INC-140224 · Issue 604004
Corrected SAML SSO error
Resolved in Pega Version 8.6
After opening a case from the Pega-FCM portal or after logging in from SSO, closing the Pega window and opening it again resulted in the error "Unable to process the SAML WebSSO request : Violation of PRIMARY KEY constraint %27pr_data_saml_requestor_PK%27. Cannot insert duplicate key in object". This was a missed use case that happens only under the old SAML configuration, and has been resolved by removing a when condition that checks for stepstatus fail for the pySAMLwebSSOAuthentication activity.
INC-155813 · Issue 629505
SAML SSO redirects to correct URL when application and authentication aliases match
Resolved in Pega Version 8.6
Whenever there was a match in the authentication service alias and the application alias, the application alias was replaced with empty after logoff instead of making the authentication service alias empty.

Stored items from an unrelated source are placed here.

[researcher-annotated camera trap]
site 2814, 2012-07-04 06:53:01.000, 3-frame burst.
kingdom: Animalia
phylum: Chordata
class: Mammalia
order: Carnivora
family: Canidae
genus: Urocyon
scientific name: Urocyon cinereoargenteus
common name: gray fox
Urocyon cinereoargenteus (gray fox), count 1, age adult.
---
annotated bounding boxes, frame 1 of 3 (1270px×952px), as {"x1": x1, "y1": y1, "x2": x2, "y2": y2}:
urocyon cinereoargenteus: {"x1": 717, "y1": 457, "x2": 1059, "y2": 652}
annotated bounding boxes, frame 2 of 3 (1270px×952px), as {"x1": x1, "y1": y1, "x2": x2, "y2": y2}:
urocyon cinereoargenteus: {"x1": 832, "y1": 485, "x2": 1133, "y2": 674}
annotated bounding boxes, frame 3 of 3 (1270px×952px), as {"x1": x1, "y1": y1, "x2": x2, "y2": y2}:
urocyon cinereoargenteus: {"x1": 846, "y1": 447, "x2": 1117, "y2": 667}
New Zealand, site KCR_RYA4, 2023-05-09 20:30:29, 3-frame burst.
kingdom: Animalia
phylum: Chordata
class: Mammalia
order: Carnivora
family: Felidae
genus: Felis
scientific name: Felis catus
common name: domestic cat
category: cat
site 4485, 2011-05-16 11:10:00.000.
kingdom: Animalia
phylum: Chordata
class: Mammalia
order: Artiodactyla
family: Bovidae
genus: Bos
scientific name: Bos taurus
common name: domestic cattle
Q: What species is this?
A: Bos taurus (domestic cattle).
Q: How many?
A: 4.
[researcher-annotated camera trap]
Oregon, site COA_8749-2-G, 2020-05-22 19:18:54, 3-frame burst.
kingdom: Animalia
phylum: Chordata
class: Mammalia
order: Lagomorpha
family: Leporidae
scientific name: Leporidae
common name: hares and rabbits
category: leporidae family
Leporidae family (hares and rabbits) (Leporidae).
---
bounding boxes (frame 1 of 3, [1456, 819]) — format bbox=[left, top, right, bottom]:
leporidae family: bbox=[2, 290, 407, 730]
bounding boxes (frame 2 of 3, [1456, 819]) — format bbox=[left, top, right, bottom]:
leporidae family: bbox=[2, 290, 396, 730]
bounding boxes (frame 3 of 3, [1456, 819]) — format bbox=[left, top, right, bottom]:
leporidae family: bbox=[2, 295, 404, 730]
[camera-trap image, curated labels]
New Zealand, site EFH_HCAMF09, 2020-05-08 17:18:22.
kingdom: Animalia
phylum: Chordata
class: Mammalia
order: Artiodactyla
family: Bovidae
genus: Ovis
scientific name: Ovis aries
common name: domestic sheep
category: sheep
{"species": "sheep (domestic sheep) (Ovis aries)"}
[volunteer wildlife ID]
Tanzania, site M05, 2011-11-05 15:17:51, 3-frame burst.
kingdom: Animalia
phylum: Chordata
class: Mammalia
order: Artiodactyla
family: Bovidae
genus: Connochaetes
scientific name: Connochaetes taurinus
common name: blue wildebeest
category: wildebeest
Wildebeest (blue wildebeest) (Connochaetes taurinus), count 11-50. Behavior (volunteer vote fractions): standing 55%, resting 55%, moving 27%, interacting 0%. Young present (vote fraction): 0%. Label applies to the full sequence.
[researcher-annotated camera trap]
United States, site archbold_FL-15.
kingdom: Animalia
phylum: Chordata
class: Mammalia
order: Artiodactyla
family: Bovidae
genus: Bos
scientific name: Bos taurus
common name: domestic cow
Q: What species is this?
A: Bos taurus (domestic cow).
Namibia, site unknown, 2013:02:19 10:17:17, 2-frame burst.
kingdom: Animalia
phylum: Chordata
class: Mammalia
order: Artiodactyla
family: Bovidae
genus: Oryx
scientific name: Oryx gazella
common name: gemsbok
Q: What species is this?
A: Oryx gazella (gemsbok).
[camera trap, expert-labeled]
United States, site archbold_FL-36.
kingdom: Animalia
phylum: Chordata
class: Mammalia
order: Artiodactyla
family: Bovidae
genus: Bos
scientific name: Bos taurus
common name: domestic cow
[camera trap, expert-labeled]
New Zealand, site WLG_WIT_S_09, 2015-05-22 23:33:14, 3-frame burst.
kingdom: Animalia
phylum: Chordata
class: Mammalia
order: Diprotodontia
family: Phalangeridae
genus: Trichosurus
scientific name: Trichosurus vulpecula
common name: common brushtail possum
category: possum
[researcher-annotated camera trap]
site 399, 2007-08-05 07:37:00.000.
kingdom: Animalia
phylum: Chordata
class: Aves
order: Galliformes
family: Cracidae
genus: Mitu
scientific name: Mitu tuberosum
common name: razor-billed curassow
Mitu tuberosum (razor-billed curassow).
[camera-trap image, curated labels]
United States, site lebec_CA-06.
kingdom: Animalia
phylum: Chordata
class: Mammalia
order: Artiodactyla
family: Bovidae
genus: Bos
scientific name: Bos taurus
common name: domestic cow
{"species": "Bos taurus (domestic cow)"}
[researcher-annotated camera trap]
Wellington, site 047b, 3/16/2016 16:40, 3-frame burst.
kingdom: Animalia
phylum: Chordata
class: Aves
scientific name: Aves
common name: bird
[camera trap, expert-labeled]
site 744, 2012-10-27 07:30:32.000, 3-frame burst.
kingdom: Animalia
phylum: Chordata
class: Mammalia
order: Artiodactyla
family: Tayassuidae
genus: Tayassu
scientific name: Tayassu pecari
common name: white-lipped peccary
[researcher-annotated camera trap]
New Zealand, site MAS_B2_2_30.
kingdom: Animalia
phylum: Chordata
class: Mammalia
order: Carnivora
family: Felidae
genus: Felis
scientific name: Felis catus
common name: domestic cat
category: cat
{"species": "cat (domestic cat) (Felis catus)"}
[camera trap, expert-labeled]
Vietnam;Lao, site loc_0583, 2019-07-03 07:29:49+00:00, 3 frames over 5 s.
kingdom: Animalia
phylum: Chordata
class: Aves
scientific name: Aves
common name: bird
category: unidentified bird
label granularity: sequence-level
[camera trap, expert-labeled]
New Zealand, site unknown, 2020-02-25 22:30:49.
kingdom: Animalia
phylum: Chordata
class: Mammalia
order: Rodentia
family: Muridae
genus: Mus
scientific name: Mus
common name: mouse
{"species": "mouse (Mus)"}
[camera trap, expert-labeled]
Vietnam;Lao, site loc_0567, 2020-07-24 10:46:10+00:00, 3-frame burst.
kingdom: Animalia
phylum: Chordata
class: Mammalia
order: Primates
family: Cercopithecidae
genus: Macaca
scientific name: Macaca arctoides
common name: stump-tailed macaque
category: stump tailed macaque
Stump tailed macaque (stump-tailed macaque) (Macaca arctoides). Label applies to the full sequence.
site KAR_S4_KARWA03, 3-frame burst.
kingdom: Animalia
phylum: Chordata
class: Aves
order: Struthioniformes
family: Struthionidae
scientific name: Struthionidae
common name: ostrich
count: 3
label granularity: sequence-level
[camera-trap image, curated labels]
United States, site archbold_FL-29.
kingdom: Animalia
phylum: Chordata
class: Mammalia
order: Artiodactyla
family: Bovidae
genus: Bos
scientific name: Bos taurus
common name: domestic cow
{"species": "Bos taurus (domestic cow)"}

For example, given an authentication service with the alias XYZ ("login with XYZ" alias option) and an application name XYZMyOps, the application alias was being changed from XYZMyOps to appMyOps after logoff. As a result, a blue screen error resulted when clicking on button "login with XYZ" again because it redirected to appMyOps, which didn't exist. This has been resolved by removing authservicealias and modifying AuthServiceAliasHelper.adjustPathIfAuthServiceAliasPresent() to change the method for calculating the pathinfo to string tokenizing.
INC-188162 · Issue 673507
RSA-PSS signature support added for for SAML SSO
Resolved in Pega Version 8.7
The XML security jars have been updated to incorporate RSA-PSS signature algorithm support.
INC-160485 · Issue 655297
Trailing "/" added to public links for SSO use
Resolved in Pega Version 8.7
Links generated using pyWorkLinkWithLabel were not working with SSO due to not having a trailing "/" on the URL. This has been corrected by adding code to append the "/" if the public link url doesn't end with it.
INC-178148 · Issue 660924
Handling added for SSO servlet name
Resolved in Pega Version 8.7
After update, logging into an external site was not working correctly due to the SSO URL being appended with "/app/default". This has been resolved by updating the code to handle the servlet name properly.
INC-188405 · Issue 673063
Handling added for SSO servlet name
Resolved in Pega Version 8.7
After update, logging into an external site was not working correctly due to the SSO URL being appended with "/app/default". This has been resolved by updating the code to handle the servlet name properly.
SR-B85132 · Issue 334749
SAML enhancements added with OperatorContext availability fix
Resolved in Pega Version 7.4
The activity pyEstablishOperatorContext availability was incorrectly marked as final. This has been fixed and is "Available, Extension". In addition, many other enhancements have been added towards the goal of no-code configuration of SAML SSO authentication. SAML SSO is the most widely used authentication in production, but has historically required complex custom code. Please see the release notes for more information about Single Page UI Configuration and Adaptive Design for Authentication Run-time.
INC-138443 · Issue 584680
SAML authentication documentation expanded
Resolved in Pega Version 8.6
Documentation for SAML authentication services has been updated to include more detailed information about app alias URL changes.
INC-160767 · Issue 628373
Email headers correctly mapped when using MSGraph
Resolved in Pega Version 8.6
The value of "Send Date" was not correctly populated when using MSGraph instead of IMAP, causing the Email Listener to fail. Microsoft populates the "sendDateTime" field in the JSON with the value of the RFC 822 email header "Date:", but this value was not being passed to Java object of type "Message" as part of the query. To resolve this, ReceivedDateTime and SentDatetime have been added in the select filter of getMessagebymessageID.